If you’re jumping into college for the first, second or even third time, you may be sweating a bit over some of the details. Will you like your courses? Have you chosen the right major? Will you be able to get the help you need from professors?
In reality, the overwhelming question for most American students is very simple: will you actually graduate at the time you plan to? It’s a massive problem in the U.S. today.
Elite private schools often see 100% of students graduate in four years In their bachelor degree programs. But elite schools are just a small percentage of America’s colleges. If you look at the vast number of public universities, online schools, community colleges and small private schools, graduation rates are absolutely terrible, and they have been for years.
Less Than Half Succeed
Even the better state universities only see about 65% of their full time students finish a degree in four years.
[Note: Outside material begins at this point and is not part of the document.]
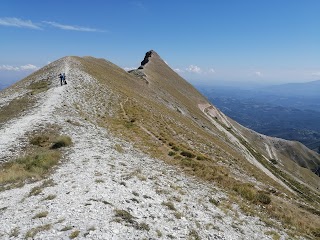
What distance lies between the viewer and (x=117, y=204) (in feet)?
50.2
The national average at all colleges and universities is downright shocking. Just 40% of all college students in the nation are now closing out a degree in four years.
The cost of all this is high. Staying on for an extra year of study is costing American college students about $15 billion per year. That adds, in many cases to the crushing debt so many college graduates carry with them after completing school.
A big problem is that many students overestimate their abilities to handle the toughest college courses. If the environment at the school is not supportive, that can lead to the student dropping out before ever finishing a degree – a terrible result that leaves the student in debt but without any skills or credentials to get a job.
Finishing a degree in five or six years is a better, but still not wonderful result. Graduating with 50% more debt than originally planned can create tremendous pressure to get a job, any job at all, to start paying down loans.
One key that can help you avoid getting bogged down: Make sure you know exactly which courses are required for your major, and get them done right at the start. Taking the courses that interest you most and having to circle around later and take your required ones can throw you off track of some of your required courses happen to be full or unavailable when you need them.